While everyone can define infinite and finite games within their own lives, I think of my climbing as an infinite game made up of thousands of finite games. I can (and have) completely upended the rules by which I play in order to continue playing it and I am certain that I would not still be climbing had I not done so.
I encourage all my athletes to look at climbing in this way as it’s all too easy to be consumed in the finite games we play along the way (redpointing, onsighting, routes in a day, hangboarding) and close our eyes to the fact that we can choose how we play these games. Choosing to approach your climbing as an infinite game allows you to see the creativity that can be found in the finite games that you choose to play as well as the joy in looking towards the horizon and the potential that can be found there.
This is not to say that you should ignore finite games or that they aren’t worth playing. I love finite games and I love picking individual rules and style for them that makes the game as engaging as possible for me. But at the end of the day you should be aware that they are not the true game and “winning” a finite game is just a blip in the infinite game.

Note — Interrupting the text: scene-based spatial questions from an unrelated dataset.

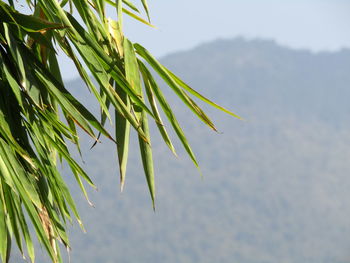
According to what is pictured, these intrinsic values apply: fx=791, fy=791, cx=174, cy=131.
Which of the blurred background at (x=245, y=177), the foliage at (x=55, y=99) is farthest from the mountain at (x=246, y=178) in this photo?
the foliage at (x=55, y=99)

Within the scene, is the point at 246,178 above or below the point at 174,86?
below

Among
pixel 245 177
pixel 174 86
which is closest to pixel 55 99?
pixel 174 86

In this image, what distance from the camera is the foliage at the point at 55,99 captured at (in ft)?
6.92

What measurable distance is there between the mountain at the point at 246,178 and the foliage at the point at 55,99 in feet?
136

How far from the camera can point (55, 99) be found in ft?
7.34

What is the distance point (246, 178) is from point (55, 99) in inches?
2317

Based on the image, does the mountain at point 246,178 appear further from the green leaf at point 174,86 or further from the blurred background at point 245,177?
the green leaf at point 174,86

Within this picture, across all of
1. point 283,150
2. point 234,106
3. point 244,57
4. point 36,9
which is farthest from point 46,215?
point 244,57

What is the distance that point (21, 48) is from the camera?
Result: 7.39 feet

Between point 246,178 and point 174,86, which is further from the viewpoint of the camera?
point 246,178

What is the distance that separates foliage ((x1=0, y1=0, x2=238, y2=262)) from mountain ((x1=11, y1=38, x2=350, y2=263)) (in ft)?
136

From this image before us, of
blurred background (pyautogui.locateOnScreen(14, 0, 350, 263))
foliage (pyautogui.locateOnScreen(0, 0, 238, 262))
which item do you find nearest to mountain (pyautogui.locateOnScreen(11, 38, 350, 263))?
blurred background (pyautogui.locateOnScreen(14, 0, 350, 263))

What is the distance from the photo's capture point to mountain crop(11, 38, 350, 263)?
51.5 metres

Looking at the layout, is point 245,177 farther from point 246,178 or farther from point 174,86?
point 174,86
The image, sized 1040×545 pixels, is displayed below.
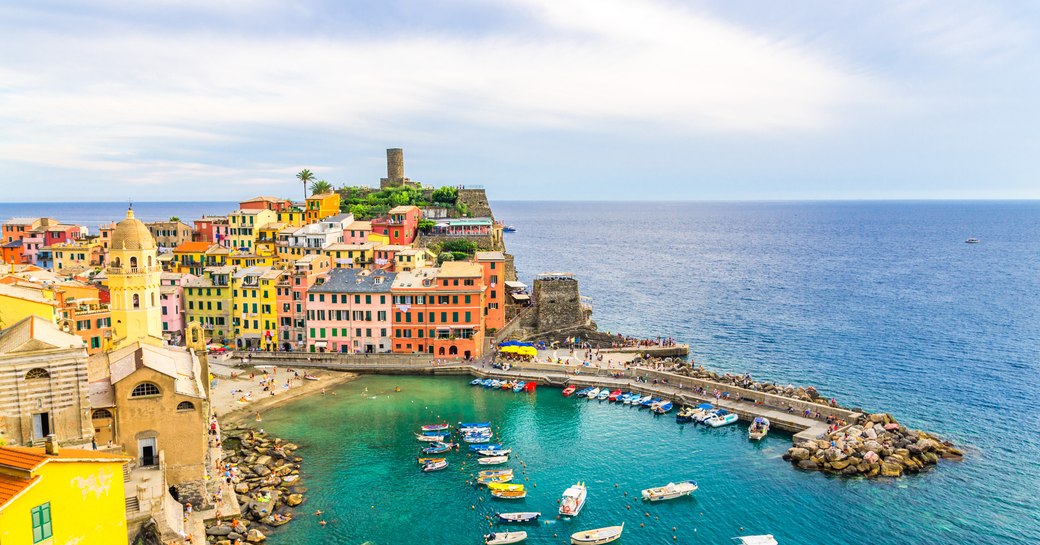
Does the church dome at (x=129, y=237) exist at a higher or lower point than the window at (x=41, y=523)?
higher

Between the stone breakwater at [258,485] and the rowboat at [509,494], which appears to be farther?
the rowboat at [509,494]

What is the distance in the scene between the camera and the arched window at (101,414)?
130 feet

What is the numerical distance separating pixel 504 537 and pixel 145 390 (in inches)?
895

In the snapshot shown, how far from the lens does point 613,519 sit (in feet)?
145

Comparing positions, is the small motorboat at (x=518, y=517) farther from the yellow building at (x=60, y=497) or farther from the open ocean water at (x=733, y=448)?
the yellow building at (x=60, y=497)

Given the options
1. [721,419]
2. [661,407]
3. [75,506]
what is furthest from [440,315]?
[75,506]

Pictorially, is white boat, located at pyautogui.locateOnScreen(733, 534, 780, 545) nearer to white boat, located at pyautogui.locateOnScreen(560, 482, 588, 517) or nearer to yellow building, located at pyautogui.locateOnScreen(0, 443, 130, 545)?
white boat, located at pyautogui.locateOnScreen(560, 482, 588, 517)

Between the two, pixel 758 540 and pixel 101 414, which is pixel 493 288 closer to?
pixel 758 540

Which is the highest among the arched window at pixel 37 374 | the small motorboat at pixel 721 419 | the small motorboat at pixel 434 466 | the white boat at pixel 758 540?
the arched window at pixel 37 374

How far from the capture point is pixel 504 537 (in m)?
41.4

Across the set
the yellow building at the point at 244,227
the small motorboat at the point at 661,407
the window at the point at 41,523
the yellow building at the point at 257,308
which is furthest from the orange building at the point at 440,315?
the window at the point at 41,523

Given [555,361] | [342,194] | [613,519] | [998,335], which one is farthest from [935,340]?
[342,194]

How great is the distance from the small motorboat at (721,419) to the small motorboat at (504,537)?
24790 millimetres

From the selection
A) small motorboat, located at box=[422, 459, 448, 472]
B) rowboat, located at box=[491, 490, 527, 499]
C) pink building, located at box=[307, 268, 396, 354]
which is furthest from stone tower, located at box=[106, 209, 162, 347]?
rowboat, located at box=[491, 490, 527, 499]
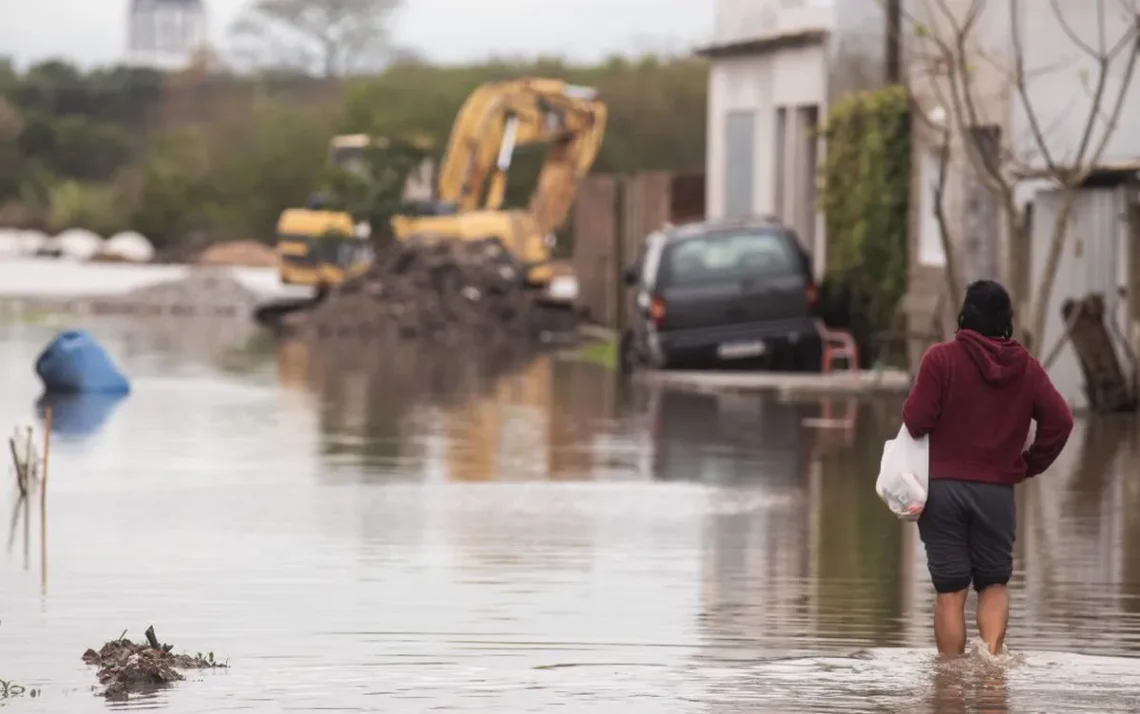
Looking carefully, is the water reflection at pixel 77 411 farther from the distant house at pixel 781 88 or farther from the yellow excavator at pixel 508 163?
the yellow excavator at pixel 508 163

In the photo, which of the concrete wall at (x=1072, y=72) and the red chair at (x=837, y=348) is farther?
the red chair at (x=837, y=348)

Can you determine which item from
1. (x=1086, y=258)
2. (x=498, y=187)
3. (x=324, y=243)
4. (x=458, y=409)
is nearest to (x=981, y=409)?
(x=1086, y=258)

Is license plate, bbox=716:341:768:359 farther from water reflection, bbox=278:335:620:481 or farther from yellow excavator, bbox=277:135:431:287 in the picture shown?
yellow excavator, bbox=277:135:431:287

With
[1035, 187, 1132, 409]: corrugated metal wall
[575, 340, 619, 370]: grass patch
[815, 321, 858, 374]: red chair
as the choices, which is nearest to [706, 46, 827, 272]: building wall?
[575, 340, 619, 370]: grass patch

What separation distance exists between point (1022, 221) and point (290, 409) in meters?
6.69

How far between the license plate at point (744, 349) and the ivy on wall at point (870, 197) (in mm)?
3521

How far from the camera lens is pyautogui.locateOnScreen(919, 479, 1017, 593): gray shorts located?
456 inches

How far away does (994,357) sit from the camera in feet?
38.0

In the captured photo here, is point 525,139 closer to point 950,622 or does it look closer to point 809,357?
point 809,357

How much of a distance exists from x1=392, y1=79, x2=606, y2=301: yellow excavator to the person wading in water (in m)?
35.7

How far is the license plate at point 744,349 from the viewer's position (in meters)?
31.5

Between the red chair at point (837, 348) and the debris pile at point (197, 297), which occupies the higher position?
the red chair at point (837, 348)

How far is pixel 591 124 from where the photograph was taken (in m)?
50.1

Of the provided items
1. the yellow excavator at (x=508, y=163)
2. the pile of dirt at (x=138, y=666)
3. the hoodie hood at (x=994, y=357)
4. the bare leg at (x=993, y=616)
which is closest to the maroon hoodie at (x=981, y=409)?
the hoodie hood at (x=994, y=357)
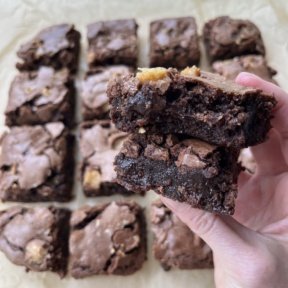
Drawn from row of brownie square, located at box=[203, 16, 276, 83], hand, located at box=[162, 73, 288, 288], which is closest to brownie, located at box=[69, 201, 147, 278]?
hand, located at box=[162, 73, 288, 288]

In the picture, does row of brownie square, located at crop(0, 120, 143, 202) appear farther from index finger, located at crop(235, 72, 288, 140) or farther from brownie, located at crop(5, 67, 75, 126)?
index finger, located at crop(235, 72, 288, 140)

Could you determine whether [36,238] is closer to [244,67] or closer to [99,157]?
Answer: [99,157]

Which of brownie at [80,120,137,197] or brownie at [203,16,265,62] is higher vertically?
brownie at [203,16,265,62]

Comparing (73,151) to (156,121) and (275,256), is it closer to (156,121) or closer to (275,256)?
(156,121)

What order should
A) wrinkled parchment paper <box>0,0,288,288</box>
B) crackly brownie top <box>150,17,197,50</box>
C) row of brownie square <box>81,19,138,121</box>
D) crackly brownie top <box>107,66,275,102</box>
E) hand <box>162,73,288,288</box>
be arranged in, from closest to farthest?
crackly brownie top <box>107,66,275,102</box>, hand <box>162,73,288,288</box>, row of brownie square <box>81,19,138,121</box>, crackly brownie top <box>150,17,197,50</box>, wrinkled parchment paper <box>0,0,288,288</box>

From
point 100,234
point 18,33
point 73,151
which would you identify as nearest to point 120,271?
point 100,234

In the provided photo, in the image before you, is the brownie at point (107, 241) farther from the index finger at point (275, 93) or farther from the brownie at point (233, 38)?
the brownie at point (233, 38)
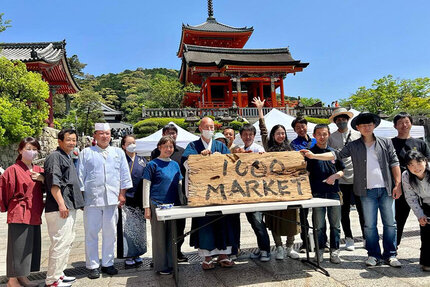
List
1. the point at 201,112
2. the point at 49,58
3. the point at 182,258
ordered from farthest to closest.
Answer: the point at 201,112 → the point at 49,58 → the point at 182,258

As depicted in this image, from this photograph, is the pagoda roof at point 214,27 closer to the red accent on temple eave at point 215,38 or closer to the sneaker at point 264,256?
the red accent on temple eave at point 215,38

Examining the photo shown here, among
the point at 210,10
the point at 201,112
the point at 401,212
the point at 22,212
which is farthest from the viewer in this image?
the point at 210,10

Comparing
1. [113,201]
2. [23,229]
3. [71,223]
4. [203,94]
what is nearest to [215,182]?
[113,201]

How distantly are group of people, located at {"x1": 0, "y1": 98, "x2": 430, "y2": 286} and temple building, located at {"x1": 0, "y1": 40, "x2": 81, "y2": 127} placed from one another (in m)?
14.8

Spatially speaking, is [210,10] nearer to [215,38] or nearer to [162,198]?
[215,38]

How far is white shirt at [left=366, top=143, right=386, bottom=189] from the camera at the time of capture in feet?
11.2

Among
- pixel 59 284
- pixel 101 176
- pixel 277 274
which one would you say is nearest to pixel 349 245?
pixel 277 274

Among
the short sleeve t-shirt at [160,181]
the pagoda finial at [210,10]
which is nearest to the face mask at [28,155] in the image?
the short sleeve t-shirt at [160,181]

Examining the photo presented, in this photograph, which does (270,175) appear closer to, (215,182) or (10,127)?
(215,182)

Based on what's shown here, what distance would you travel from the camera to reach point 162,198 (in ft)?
11.4

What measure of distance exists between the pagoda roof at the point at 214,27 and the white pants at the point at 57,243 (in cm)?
3016

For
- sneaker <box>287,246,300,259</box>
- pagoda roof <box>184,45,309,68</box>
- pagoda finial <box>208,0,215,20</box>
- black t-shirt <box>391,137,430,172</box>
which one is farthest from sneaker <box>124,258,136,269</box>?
pagoda finial <box>208,0,215,20</box>

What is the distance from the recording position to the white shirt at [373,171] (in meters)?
3.40

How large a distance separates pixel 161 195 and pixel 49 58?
16972mm
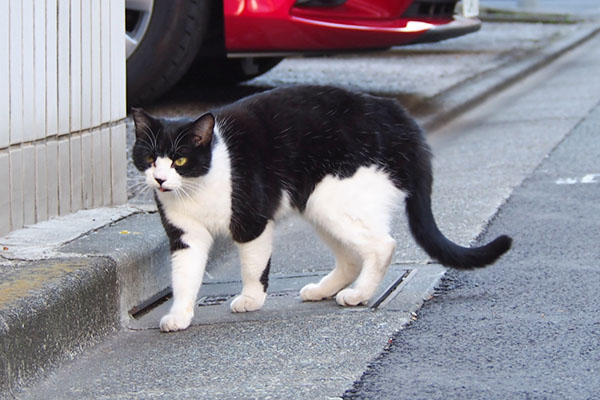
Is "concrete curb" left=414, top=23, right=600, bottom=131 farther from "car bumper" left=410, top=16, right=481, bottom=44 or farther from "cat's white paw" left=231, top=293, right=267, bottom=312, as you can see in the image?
"cat's white paw" left=231, top=293, right=267, bottom=312

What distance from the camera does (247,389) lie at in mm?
2609

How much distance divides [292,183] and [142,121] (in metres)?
0.56

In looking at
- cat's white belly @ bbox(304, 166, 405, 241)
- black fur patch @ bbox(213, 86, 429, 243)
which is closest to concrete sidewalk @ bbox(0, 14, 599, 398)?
cat's white belly @ bbox(304, 166, 405, 241)

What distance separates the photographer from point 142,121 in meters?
3.32

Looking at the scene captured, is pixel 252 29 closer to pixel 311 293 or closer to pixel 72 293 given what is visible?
pixel 311 293

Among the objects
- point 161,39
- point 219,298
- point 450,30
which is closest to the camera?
point 219,298

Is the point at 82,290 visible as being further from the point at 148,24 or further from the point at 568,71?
the point at 568,71

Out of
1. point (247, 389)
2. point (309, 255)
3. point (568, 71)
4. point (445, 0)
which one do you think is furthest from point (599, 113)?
point (247, 389)

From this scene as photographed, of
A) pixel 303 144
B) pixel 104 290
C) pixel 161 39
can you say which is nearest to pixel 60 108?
pixel 104 290

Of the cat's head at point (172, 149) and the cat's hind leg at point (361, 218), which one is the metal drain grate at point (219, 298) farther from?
the cat's head at point (172, 149)

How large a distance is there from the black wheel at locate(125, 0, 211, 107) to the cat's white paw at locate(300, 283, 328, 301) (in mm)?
2748

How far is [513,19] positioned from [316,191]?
12.5 metres

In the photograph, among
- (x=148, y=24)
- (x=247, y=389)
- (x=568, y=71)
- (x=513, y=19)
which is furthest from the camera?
(x=513, y=19)

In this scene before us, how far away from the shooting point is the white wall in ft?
11.3
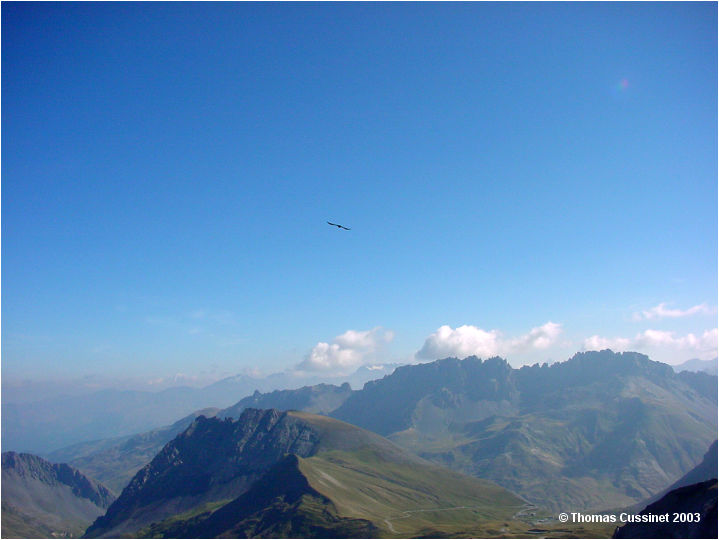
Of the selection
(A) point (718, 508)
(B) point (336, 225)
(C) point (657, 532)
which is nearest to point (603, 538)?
(C) point (657, 532)

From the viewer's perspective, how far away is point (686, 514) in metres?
117

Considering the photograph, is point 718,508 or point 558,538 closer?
point 718,508

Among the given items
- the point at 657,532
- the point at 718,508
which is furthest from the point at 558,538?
the point at 718,508

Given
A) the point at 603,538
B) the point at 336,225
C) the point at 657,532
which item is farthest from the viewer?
the point at 603,538

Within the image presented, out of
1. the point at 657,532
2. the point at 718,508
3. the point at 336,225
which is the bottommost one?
the point at 657,532

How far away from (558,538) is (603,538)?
18.2 metres

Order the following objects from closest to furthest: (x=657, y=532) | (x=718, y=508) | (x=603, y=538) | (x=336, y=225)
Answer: (x=336, y=225)
(x=718, y=508)
(x=657, y=532)
(x=603, y=538)

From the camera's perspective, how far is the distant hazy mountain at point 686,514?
104 m

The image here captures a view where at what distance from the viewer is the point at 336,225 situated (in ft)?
279

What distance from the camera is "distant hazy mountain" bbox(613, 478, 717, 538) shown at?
4109 inches

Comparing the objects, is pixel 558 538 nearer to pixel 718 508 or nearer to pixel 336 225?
pixel 718 508

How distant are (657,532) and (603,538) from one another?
3409 inches

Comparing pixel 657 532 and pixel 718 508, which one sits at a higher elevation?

Consider redpointing - the most common finite game climbers play and what many consider to be the entirety of their climbing. The rules - climb from bottom to top without weighting the rope, prior rehearsal and pre-hanging draws is allowed, etc. - seem fundamental and unchanging, but in reality they are arbitrary. Imagine you want to develop comfort on true non-stop endurance routes, but the only route you have access to that day is a long, continuous route with a nails-hard boulder crux in the middle. If you abide by redpointing rules, the route is far outside of your ability level; but if you change the rules and french-free through the boulder-problem crux, each move feels the same difficulty. You won’t ‘redpoint’ the route that way, but does that matter? You’ve just upended the rules and the resulting new game suits your goals much better than the old.
Climbing is an infinite game that expands far beyond the finite games that consume our attention.
¹ Carse James P. 1986. Finite and Infinite Games. New York: Free Press.